PEKERJAAN YANG DIMINTA
1/ Menurut artikel tentang fintech syariah, peraturan apa yang memuat syarat yang harus dipenuhi perusahaan fintech agar dapat terdaftar?
2/ Terjemahkan kalimat berikut dari artikel tentang fintech syariah ke dalam bahasa Inggris: "Meski saat ini jumlah perusahaan yang terdaftar masih sedikit, tetapi dukungan regulator telah mendorong pertumbuhan industri tersebut."
3/ Teruskan penulisan artikel tentang fintech syariah, dimulai sesudah kalimat terakhir yang tersedia.

··· BAGIAN DOKUMEN

RI berpotensi jadi negara paling siap kembangkan fintech syariah, ini alasannya

Senin, 9 Juli 2018 | 06:41 WIB ET

JAKARTA, kabarbisnis.com: Indonesia dinilai menjadi negara yang paling siap untuk mengembangkan industri financial technology (fintech) syariah. Meski saat ini jumlah perusahaan yang terdaftar masih sedikit, tetapi dukungan regulator telah mendorong pertumbuhan industri tersebut.

Ketua Asosiasi Fintech Syariah Indonesia (AFSI) Ronald Yusuf Wijaya menilai regulator sudah memberikan dukungan yang cukup untuk mendorong pertumbuhan industri fintech syariah dengan memberikan keleluasaan setiap perusahaan untuk mendaftar.

Dia menjelaskan dari 6 perusahaan fintech syariah di Malaysia, baru 1 yang mendapat lisensi dari regulator. Adapun regulator tidak membatasi jumlah fintech yang terdaftar, asalkan memenuhi syarat yang berlaku dalam Peraturan Otoritas Jasa Keuangan (POJK) Nomor 77 Tahun 2016 tentang Layanan Pinjam Meminjam Uang Berbasis Teknologi Informasi.

······
··· DATA

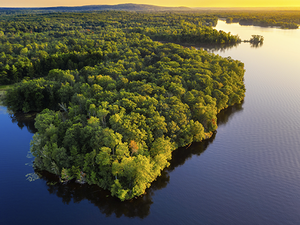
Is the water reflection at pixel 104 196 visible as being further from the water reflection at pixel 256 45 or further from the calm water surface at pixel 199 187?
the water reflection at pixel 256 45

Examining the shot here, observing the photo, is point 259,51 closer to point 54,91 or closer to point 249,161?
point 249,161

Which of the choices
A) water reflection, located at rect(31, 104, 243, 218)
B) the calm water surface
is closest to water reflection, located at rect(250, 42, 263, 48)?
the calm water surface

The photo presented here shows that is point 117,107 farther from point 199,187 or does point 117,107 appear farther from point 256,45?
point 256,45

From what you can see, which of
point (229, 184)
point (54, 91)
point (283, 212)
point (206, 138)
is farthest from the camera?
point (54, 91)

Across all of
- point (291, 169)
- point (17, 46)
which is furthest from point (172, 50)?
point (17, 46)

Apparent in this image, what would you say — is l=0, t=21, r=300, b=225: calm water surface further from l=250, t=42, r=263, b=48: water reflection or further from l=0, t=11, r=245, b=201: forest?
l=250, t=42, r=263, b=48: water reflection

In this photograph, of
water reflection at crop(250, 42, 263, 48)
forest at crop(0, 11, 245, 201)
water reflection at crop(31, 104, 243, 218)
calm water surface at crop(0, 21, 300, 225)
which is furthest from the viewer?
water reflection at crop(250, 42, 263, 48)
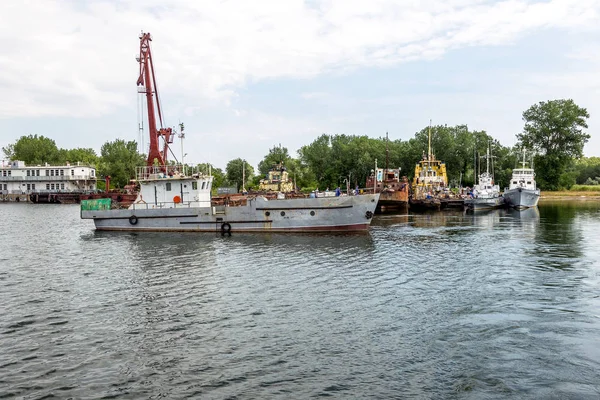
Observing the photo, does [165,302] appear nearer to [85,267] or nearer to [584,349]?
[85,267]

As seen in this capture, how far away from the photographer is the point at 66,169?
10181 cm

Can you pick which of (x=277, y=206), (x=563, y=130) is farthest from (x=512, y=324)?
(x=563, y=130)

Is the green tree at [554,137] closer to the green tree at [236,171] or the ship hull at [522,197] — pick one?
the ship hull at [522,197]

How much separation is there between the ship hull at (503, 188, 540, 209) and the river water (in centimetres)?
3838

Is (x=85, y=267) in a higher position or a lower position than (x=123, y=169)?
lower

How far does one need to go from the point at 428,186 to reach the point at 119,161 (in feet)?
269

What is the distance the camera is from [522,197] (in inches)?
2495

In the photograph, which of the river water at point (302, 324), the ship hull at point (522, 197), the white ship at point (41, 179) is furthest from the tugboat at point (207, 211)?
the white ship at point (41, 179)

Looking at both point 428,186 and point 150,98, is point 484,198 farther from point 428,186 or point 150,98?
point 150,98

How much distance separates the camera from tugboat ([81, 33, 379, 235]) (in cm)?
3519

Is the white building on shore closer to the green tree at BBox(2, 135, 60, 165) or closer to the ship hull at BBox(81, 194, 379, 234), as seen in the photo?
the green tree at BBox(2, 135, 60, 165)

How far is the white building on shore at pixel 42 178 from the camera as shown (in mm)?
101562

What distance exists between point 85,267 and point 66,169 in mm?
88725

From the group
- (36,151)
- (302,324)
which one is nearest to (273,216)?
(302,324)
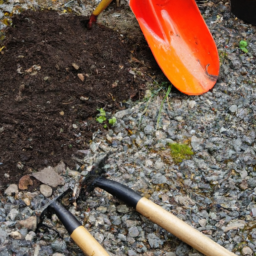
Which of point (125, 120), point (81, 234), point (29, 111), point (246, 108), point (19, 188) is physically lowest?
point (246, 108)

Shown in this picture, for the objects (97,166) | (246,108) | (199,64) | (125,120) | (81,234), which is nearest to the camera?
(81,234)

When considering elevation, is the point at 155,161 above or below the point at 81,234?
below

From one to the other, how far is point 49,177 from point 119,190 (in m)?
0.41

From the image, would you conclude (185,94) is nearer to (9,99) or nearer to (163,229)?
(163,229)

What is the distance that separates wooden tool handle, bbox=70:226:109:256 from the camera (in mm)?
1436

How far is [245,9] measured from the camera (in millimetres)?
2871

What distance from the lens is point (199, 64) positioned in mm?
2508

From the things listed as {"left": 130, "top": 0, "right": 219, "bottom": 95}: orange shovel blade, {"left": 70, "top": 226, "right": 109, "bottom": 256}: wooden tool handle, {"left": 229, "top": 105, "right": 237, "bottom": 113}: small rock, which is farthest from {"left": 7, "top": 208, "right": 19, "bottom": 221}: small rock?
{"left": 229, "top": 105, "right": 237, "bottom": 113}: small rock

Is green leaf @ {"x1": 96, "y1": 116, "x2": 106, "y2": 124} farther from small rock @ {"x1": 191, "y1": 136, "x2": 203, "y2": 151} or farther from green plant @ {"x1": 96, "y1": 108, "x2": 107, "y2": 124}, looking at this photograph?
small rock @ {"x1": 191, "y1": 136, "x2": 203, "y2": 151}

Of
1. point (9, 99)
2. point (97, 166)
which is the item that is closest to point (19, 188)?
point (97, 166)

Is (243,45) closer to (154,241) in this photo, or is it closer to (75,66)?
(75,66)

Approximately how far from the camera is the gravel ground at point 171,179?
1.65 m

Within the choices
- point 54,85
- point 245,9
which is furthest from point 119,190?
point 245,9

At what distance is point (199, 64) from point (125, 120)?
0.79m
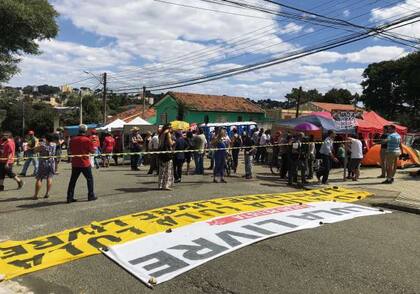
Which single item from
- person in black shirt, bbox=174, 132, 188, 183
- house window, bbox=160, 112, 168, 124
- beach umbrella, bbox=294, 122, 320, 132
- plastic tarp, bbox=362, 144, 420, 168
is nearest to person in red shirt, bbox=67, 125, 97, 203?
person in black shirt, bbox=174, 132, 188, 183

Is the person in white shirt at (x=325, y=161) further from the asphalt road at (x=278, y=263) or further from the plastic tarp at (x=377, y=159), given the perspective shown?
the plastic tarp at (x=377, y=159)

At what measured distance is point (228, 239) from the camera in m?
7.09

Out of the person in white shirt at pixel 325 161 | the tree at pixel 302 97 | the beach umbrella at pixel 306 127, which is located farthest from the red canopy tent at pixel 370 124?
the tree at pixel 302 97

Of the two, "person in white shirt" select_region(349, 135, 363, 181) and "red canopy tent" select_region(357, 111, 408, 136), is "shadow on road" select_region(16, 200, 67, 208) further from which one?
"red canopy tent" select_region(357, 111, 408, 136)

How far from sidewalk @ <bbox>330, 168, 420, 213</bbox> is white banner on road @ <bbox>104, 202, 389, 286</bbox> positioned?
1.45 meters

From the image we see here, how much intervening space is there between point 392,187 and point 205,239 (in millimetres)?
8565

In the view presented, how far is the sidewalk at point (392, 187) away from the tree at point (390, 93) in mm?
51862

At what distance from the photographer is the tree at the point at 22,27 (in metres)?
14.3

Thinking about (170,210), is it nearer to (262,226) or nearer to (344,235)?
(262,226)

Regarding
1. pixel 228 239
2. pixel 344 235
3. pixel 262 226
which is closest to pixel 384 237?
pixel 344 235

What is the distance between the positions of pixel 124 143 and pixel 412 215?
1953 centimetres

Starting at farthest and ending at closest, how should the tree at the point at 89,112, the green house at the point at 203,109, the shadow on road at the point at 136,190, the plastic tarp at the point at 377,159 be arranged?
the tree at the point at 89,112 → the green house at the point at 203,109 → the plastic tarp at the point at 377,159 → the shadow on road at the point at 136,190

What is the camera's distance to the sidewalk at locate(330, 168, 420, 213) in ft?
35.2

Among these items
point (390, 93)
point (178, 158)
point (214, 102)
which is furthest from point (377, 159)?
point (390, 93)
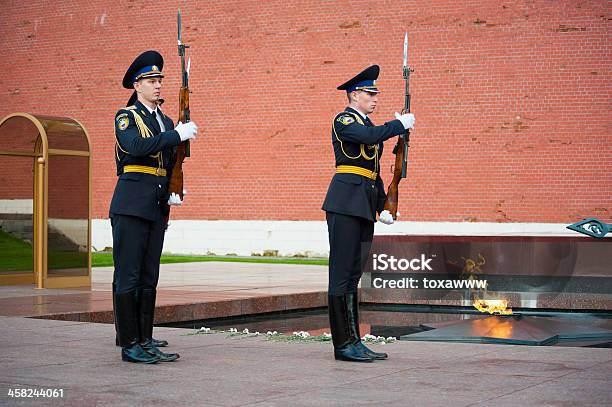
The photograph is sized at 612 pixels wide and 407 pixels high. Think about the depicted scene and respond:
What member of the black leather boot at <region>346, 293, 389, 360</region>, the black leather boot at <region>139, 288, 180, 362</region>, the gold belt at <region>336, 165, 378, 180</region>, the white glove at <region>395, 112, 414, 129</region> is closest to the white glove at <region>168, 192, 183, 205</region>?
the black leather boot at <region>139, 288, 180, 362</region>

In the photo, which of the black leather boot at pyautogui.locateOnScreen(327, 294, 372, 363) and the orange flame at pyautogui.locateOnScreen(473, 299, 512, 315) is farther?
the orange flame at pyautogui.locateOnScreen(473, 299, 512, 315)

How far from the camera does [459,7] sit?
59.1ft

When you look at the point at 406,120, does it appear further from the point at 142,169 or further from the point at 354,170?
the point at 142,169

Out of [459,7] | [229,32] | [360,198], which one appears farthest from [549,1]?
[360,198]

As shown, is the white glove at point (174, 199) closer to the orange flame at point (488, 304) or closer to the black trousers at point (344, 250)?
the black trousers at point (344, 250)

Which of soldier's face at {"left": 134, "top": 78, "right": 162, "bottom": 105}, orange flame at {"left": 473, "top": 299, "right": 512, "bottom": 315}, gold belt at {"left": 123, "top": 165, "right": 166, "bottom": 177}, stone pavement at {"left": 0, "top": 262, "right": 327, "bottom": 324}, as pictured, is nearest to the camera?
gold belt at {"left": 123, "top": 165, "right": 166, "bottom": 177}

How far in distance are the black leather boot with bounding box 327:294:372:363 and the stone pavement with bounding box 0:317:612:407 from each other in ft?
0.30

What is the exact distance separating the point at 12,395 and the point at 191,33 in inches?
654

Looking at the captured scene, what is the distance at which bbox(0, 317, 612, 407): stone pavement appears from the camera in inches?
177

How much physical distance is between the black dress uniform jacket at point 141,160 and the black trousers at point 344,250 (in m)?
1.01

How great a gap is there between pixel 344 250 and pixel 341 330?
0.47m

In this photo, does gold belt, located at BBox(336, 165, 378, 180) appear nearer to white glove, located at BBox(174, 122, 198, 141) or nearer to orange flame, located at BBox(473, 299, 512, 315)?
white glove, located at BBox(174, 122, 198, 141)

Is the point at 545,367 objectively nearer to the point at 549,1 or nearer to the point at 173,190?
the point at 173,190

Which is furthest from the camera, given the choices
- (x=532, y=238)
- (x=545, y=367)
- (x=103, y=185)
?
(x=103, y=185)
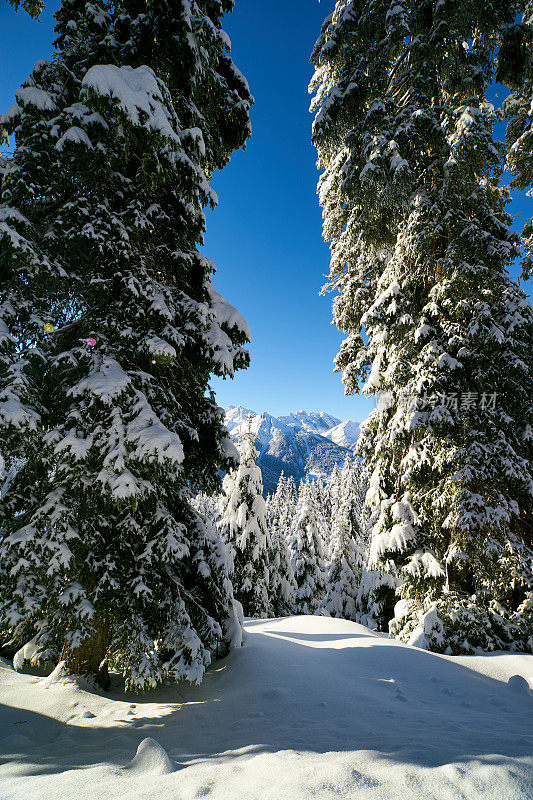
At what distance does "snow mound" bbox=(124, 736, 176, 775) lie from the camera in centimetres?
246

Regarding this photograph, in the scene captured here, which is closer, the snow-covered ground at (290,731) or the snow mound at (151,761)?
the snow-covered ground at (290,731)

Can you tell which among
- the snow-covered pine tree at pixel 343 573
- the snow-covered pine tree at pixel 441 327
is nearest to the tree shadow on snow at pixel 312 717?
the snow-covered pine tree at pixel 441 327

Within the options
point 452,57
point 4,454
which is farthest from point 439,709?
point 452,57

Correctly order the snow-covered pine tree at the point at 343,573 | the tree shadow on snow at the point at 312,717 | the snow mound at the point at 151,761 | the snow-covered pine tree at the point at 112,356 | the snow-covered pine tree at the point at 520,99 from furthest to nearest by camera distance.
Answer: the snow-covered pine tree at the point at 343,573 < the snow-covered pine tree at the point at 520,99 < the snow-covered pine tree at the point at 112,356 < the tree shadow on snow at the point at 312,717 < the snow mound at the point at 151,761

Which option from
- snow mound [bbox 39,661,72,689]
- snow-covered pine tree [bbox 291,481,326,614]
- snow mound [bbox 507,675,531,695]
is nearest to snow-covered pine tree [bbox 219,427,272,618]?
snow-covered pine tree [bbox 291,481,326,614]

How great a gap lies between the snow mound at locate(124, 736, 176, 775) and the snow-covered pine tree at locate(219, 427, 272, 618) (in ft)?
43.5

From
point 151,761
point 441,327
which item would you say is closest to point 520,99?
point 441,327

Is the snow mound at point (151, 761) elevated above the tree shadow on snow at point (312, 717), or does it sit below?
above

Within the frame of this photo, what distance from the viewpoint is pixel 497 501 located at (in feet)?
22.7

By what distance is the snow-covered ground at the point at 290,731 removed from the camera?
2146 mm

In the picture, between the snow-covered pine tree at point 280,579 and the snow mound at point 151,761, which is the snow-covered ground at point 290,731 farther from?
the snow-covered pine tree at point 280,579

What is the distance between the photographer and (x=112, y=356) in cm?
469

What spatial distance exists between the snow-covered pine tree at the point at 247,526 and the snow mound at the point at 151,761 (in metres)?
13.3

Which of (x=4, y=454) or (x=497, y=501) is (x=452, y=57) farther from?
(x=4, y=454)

······

JAWABAN TUGAS
1/ Peraturan Otoritas Jasa Keuangan (POJK) Nomor 77 Tahun 2016 tentang Layanan Pinjam Meminjam Uang Berbasis Teknologi Informasi.

2/ Although the number of registered companies is still small at present, regulatory support has driven the growth of the industry.

3/
“Aneh kan? Padahal (Malaysia) negara muslim. Di sana, pemerintah hanya mau mengeluarkan enam izin setiap tahun, sedangkan di Indonesia tidak ada batasannya. Seharusnya kita siap untuk menjadi hub finansial keuangan syariah dunia,” ujar Ronald belum lama ini.

Sementara itu, fintech syariah pun disebut belum terlalu berkembang di Timur Tengah.

Data forum fintech syariah internasional, IFN Fintech, menunjukkan ada sekitar 100 fintech berbasis syariah di dunia. Sebanyak 46% berada di Asia dan 23% berada di negara Timur Tengah dan Afrika Utara (Middle East and North Africa/MENA).

Hingga akhir Juni 2018, OJK mencatat ada 64 perusahaan fintech berbasis peer-to-peer (P2P) lending. Untuk yang berbasis syariah, sudah ada tiga perusahaan yang terdaftar yakni PT Ammana Fintek Syariah (Ammana), PT Dana Syariah Indonesia (Dana Syariah), dan PT Investree Radhika Jaya (Investree).

Sejak berdiri lima bulan yang lalu, saat ini anggota AFSI telah mencapai 45 perusahaan.

Ronald melanjutkan hingga awal Juli 2018, terdapat lima perusahaan fintech syariah yang sedang mengantre untuk mendapatkan bukti terdaftar dari OJK. Di antaranya adalah Ethis Indonesia, Syarfi, Kapital Boost, Danaku Syariah, dan Syarq.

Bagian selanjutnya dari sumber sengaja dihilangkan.